After the sale of Continental Express, the tax bill still nagged at Ralph Bradbury. He started sending up flares, imploring Bonnie Harvey and Jones to pay the government. Emails dating to late 2008 indicate that Jones and the Harveys’ lawyer both acknowledged Continental’s tax obligations. They made promises but paid nothing.
In fact, by moving around company assets Bonnie Harvey and Marvin Jones were demonstrating a refusal to pay – normally a red flag for the IRS.
But the IRS has never contacted the well-connected Harveys and Marvin Jones is shrugging his shoulders, saying it’s not his problem and he owes nothing.
“I was not involved in anything to do with the finances until after the company was sold” on Dec. 4, 2008, Jones told Arkansas Business. “So I’m not sure how that argument holds up.” Yet Jones had total control of the books during the time the taxes went unpaid.
Instead, the IRS pursued Ralph Bradbury for the $2.7 million total of taxes and penalties even though he had no fiscal authority. The IRS decided to pursue a former company employee instead of the company’s owners!
They chased former Continental executive Pete Campbell, too. Both negotiated with the IRS and the agency agreed the two were not decision makers for the final two quarters. But both men are still held responsible for the first missing quarter: $800,000.
Bradbury is appealing the IRS ruling and headed to court. Campbell died in the meantime; his wife received an IRS assessment for $800,000 the morning of his funeral. Harvey and Jones – the people responsible for the non-payment of the payroll taxes – have been asked for nothing.
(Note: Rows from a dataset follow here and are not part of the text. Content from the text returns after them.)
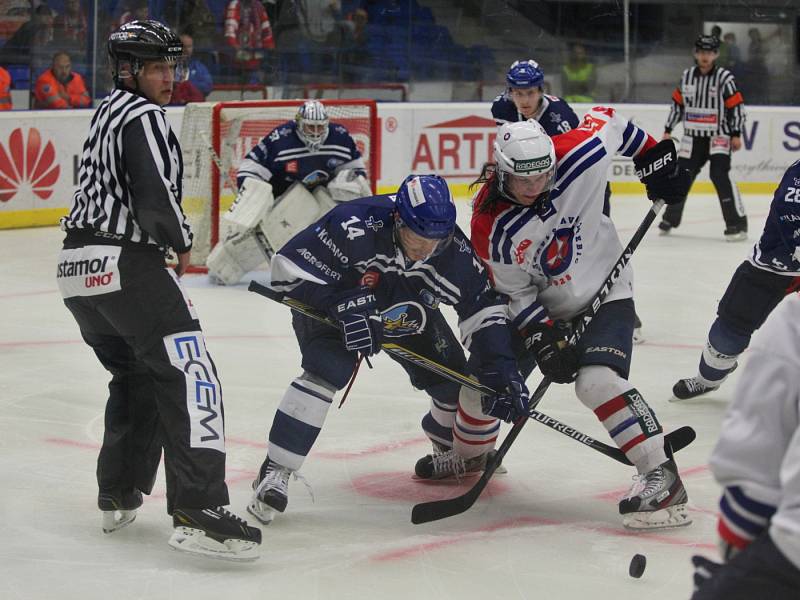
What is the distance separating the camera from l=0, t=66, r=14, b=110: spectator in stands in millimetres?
7961

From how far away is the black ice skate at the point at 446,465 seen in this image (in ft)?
11.5

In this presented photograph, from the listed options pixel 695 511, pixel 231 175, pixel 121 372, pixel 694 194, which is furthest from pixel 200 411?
pixel 694 194

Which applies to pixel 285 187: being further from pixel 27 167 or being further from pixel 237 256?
pixel 27 167

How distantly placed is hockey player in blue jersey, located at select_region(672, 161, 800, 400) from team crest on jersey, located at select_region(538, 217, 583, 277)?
73cm

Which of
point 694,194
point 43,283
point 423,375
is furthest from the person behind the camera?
point 694,194

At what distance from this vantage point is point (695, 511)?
3.25 metres

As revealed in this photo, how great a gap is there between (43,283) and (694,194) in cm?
559

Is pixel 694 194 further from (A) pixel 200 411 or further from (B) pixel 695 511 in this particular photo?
(A) pixel 200 411

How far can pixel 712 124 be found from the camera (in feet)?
26.5

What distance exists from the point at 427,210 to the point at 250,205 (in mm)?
3540

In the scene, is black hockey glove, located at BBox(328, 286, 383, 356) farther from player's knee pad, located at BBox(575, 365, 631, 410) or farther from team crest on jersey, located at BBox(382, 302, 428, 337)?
player's knee pad, located at BBox(575, 365, 631, 410)

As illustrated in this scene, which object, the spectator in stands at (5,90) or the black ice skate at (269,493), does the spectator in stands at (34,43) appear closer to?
the spectator in stands at (5,90)

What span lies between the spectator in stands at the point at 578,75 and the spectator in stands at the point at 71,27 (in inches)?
158

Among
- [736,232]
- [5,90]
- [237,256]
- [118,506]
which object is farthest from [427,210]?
[5,90]
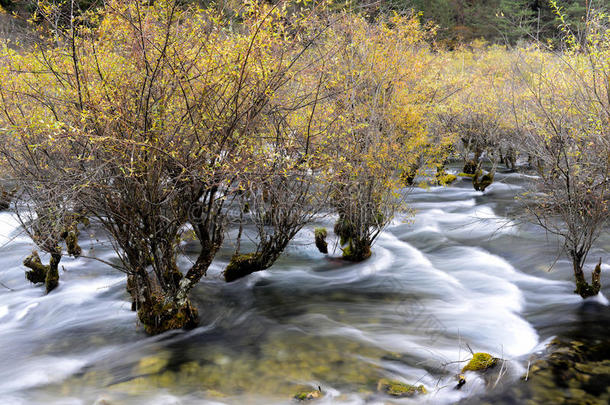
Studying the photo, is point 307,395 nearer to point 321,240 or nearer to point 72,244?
point 321,240

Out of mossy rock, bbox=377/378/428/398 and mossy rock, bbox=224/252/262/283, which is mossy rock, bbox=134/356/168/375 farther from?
mossy rock, bbox=224/252/262/283

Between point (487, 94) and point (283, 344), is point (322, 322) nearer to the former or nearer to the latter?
point (283, 344)

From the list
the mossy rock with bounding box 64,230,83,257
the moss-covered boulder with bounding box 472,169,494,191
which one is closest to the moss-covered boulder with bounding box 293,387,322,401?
the mossy rock with bounding box 64,230,83,257

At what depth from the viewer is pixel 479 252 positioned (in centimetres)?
1302

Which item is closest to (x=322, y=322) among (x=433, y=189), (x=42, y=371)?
(x=42, y=371)

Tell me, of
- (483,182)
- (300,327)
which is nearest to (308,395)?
(300,327)

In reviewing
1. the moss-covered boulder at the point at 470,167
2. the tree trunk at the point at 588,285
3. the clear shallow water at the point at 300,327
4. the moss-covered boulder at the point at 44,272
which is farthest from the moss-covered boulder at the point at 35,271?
the moss-covered boulder at the point at 470,167

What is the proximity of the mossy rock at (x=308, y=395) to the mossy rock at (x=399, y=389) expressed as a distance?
90 centimetres

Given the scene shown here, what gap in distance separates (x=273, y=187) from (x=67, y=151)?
13.1ft

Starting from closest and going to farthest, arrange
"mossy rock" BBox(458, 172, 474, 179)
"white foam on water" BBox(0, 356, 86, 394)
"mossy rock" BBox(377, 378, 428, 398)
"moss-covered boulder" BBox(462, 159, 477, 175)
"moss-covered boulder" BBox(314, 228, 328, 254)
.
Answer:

What role has Senator Mark Pryor played in the IRS’s bizarre decision to proceed against Bradbury and not Pryor’s Mother-In-Law Bonnie Harvey? Sen. Pryor’s spokesman dismissed the idea that the Senator had used his influence to help his wife distract the IRS from his mother-in-law, according to Arkansas Business:
“This office, nor Sen. Pryor, has dealings with Ed Harvey’s business decisions,” Michael Teague said. “Mark Pryor has made no phone calls, no discussions, no emails, no letters, no meetings, nothing with the IRS in regards to this issue or anything Ed Harvey does.”
Bonnie Harvey has controlled Continental Express since Ed Harvey fell victim to Alzheimer’s and Ed cannot interact about his affairs. The carefully crafted statement from Pryor’s aide does not address how if Sen. Pryor talked business with his mother-in-law or his wife and doesn’t say he never discussed the matter with Bonnie Harvey.
Two court cases prove that Harvey and Jones defaulted on one Continental bank loan and transferred assets to avoid paying another. $1.8 million in employee taxes went unpaid under Harvey’s watch, too, and no tax or law enforcement agency has investigated where that money went.
Worse: an analysis of IRS files obtained under the Freedom of Information Act proves the agency is not pursuing anyone at all for the two other quarters of stolen taxes. Once the IRS ruled the two employees were only liable for one quarter-a quarter in which they had no actual financial control of the company, the agency mysteriously declined to pursue the owner and shareholders for the second and third quarters – the very same people who benefitted financially.
Asset transfer and missing funds routinely triggers deeper IRS investigation, but not this time – not when a person in question is the close relative of a powerful US Senator. Rules and laws are for the little people.
The only people jubilant about this situation are Arkansas Republicans.
“Mark Pryor has sowed the seeds of his own defeat,” said one giddy Republican ” Republican will say Mark Pryor arranged kid-glove treatment from the IRS for his mother-in-law and helped rip off Arkansas tax-payers for nearly two million dollars. You can almost picture the devastating 30-second negative TV commercials now.”
Sooner or later we will know three things: what did Sen. Mark Pryor know, when did he know it and will it cost him his U.S. Senate seat?